# Quickstart Guide

OAZ has three games built-in: `Bandits`, `TicTacToe` and `ConnectFour`. Let's create an instance of the `TicTacToe` game.

In [None]:
from pyoaz.games.tic_tac_toe import TicTacToe
from pyoaz.games.tic_tac_toe.viz import view_board

In [None]:
game = TicTacToe()

Let's play a few moves. Moves are integers in $\{0, 1, \ldots, 8\}$. To place a token on row $i$ column $j$ we should play move $i + 3j$.

In [None]:
game.play_move(0) # Player 1's first move
game.play_move(4) # Player 2's first move
game.play_move(8) # Player 1's second move
game.play_move(2) # Player 2's second move

In [None]:
view_board(game.board)

## Monte Carlo Tree Search

Let us use Monte Carlo Tree Search to search to find the best move...

In [None]:
from pyoaz.search import Search, select_best_move_by_visit_count
from pyoaz.selection import UCTSelector
from pyoaz.evaluator.simulation_evaluator import SimulationEvaluator
from pyoaz.thread_pool import ThreadPool

In [None]:
thread_pool = ThreadPool(n_workers=1) # Set to the number of CPU cores on your machine
evaluator = SimulationEvaluator(thread_pool=thread_pool)
selector = UCTSelector()

In [None]:
search = Search(
    game=game,
    selector=selector,
    thread_pool=thread_pool,
    evaluator=evaluator,
    n_iterations=100_000
)

In [None]:
best_move = select_best_move_by_visit_count(search)

In [None]:
print(best_move)

In [None]:
game.play_move(best_move)

In [None]:
view_board(game.board)

## Train an Alpha Zero agent

First, create a neural network model. We use a convenience function to create a resnet model, but you could also implement your own architecture.

In [None]:
from pyoaz.models import create_tic_tac_toe_model
from pyoaz.utils import get_keras_model_node_names
import tensorflow.compat.v1 as tf
from tensorflow.compat.v1 import disable_v2_behavior
from tensorflow.compat.v1.keras import backend as K

In [None]:
disable_v2_behavior() # OAZ is not yet compatible with eager exectution mode

In [None]:
keras_model = create_tic_tac_toe_model(depth=3)
keras_model.compile(
    loss={
        "policy": "categorical_crossentropy",
        "value": "mean_squared_error",
    },
    optimizer=tf.keras.optimizers.SGD()
)

In [None]:
K.get_session().run(tf.global_variables_initializer())

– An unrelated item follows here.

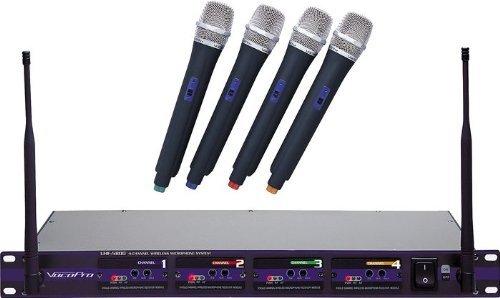Vocopro Uhf5800-3 4-Channel Uhf Wireless Microphone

The input node name should be `input`, the value head `value` and the policy head `policy`. However, if the TensorFlow graph is not empty, they may have been renamed. The next line is used to fetch node names.

In [None]:
input_node_name, value_node_name, policy_node_name = get_keras_model_node_names(keras_model)

In [None]:
from pyoaz.self_play import SelfPlay
import numpy as np

Now let's implement a (simplified) Alpha Zero training loop. Use the `Trainer` class from `pyoaz.training.trainer` for a more sophisticated implementation

In [None]:
for i in range(50):
    self_play = SelfPlay(
        game = TicTacToe, # Class object used to create 
        n_tree_workers=1, # Number of threads to simultaneously work on an MCTS tree
        n_games_per_worker=100, # Number of games to play per Python worker thread
        n_workers=4, # Size of the underlying ThreadPool object
        n_threads=8, # Size of Python threads to use
        evaluator_batch_size=4, # Number of game positions to accumulate before performing neural network inference
        epsilon=0.25, # Epsilon value (see Alpha Zero paper)
        alpha=1.0, # Alpha value (see Alpha Zero paper)
    )
    dataset = self_play.self_play(
        session=K.get_session(),
        input_node_name=input_node_name,
        value_node_name=value_node_name,
        policy_node_name=policy_node_name,
    )
    
    dataset_size = dataset["Boards"].shape[0]

    train_select = np.random.choice(
        a=[False, True], size=dataset_size, p=[0.1, 0.9]
    )
    validation_select = ~train_select

    train_boards = dataset["Boards"][train_select]
    train_policies = dataset["Policies"][train_select]
    train_values = dataset["Values"][train_select]

    validation_boards = dataset["Boards"][validation_select]
    validation_policies = dataset["Policies"][validation_select]
    validation_values = dataset["Values"][validation_select]
    
    validation_data = (
        validation_boards,
        {"value": validation_values, "policy": validation_policies},
    )

    keras_model.fit(
        train_boards,
        {"value": train_values, "policy": train_policies},
        validation_data=validation_data,
        batch_size=512,
        epochs=2,
        verbose=1,
    )
    

In [None]:
game = TicTacToe()
game.play_move(0) # Player 1's first move
game.play_move(4) # Player 2's first move
game.play_move(8) # Player 1's second move
game.play_move(2) # Player 2's second move

In [None]:
best_move = np.argmax(
    keras_model.predict(game.canonical_board.reshape((1, 3, 3, 2)))[0]
)

In [None]:
print(best_move) # The best move should still be 6...